Sunday, 24 Nov 2024

Biden, Fed Chair Powell to meet as inflation weighs on consumers

(Reuters) -U.S. President Joe Biden will meet Federal Reserve Chair Jerome Powell on Tuesday as historic inflation drains Americans’ pocketbooks.

FILE PHOTO: U.S. President Joe Biden announces the nomination of Federal Reserve Chair Jerome Powell for a second four-year term, and Federal Reserve board member Lael Brainard to serve as vice chair, as Powell stands by in the Eisenhower Executive Office Building’s South Court Auditorium at the White House in Washington, U.S., November 22, 2021. REUTERS/Kevin Lamarque/File Photo

The meeting, the first since Powell’s confirmation for a second term by the Senate earlier this month, comes as Biden seeks to lower costs for gasoline, food and consumer goods that have sent inflation to 40-year highs.

Biden will reiterate the Fed’s independence, note that the central bank has the tools to address inflation and discuss the U.S. and global economies, White House National Economic Council Director Brian Deese said in television interviews on Tuesday.

“We are in this transition from what has been a historic economic recovery – historic in the jobs created, historic in the wealth created for American families – and now we need to transition to more stable and resilient growth,” he told MSNBC.

U.S. Treasury Secretary Janet Yellen, who chaired the Fed prior to Powell from 2014 to 2018, planned to join the White House meeting, her office said.

Stock indexes on Wall Street fell on Tuesday ahead of the meeting, scheduled for 1:15 p.m. (1715 GMT). [.N]

The U.S. economy had its strongest growth in nearly four decades in 2021, after the government poured trillions in COVID-19 relief into the economy, fueling consumer spending that has contributed to higher prices.

A Labor Department report earlier this month showed unemployment rolls shrinking to the lowest level in 52 years, helping to drive wage growth.

The Fed has already raised interest rates by 3/4 of a percentage point this year and plans to raise rates by half a percentage point more at each of the next two meetings, with potentially more increases to come after that.

The Fed hopes inflation will at least in part moderate on its own, as companies sort out supply chain issues complicated by the pandemic, for example, and consumers shift spending toward services.

GIVEN DATA:

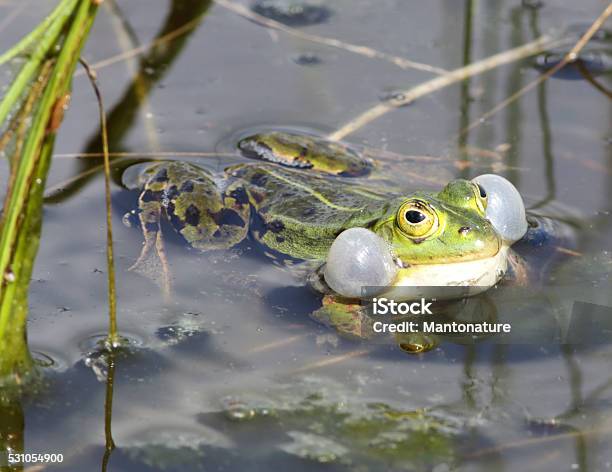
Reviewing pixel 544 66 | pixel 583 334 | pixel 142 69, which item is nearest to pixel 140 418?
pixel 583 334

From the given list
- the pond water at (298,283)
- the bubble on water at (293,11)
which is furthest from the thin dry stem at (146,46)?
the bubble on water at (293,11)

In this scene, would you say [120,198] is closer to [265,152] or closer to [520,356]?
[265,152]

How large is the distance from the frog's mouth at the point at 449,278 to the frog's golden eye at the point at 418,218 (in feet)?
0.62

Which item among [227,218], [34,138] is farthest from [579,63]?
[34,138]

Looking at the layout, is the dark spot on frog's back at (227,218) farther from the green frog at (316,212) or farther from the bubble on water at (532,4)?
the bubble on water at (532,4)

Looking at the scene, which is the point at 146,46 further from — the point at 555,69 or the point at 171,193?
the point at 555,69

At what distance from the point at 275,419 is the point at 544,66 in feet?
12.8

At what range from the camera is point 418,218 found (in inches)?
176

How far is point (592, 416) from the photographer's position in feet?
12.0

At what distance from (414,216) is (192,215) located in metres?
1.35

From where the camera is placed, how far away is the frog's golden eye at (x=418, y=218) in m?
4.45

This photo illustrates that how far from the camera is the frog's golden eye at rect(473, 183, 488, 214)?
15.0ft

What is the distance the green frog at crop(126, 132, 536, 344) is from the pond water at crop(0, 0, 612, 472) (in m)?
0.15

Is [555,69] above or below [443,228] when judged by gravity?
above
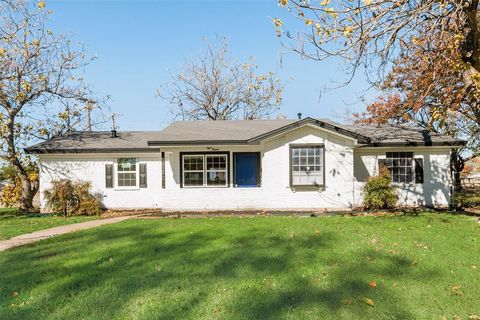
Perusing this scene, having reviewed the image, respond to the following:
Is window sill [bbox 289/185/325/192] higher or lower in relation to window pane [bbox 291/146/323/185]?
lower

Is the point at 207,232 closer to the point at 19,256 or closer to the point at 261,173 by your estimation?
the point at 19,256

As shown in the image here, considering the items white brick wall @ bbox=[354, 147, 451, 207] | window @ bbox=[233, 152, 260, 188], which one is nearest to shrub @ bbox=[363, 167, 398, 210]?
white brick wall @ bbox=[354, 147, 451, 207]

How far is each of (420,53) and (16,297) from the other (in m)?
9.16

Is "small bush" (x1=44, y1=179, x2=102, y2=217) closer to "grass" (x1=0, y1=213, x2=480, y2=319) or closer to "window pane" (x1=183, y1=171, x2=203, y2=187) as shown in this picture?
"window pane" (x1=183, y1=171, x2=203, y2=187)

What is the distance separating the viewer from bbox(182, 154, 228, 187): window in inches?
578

INSTRUCTIONS TO FOLLOW:
For each statement, say whether it agrees with the article on the Biden–Powell meeting, answering yes or no and quoting the article's deciding words: (a) Janet Yellen chaired the Fed from 2014 to 2018; (b) unemployment rolls fell to their lowest level in 40 years; (c) the Fed has raised interest rates by half a percentage point so far this year.

TASK SOLUTION:
(a) Yes: "who chaired the Fed prior to Powell from 2014 to 2018"
(b) No: "unemployment rolls shrinking to the lowest level in 52 years"
(c) No: "The Fed has already raised interest rates by 3/4 of a percentage point this year"